## TO DO
From the first record to the last, write out each one exactly.

[Records from a dataset]

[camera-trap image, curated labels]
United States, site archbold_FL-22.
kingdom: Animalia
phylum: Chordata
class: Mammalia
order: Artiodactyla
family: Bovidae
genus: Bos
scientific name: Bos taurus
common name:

## RESPONSE TO THE EXERCISE
[camera-trap image, curated labels]
United States, site archbold_FL-22.
kingdom: Animalia
phylum: Chordata
class: Mammalia
order: Artiodactyla
family: Bovidae
genus: Bos
scientific name: Bos taurus
common name:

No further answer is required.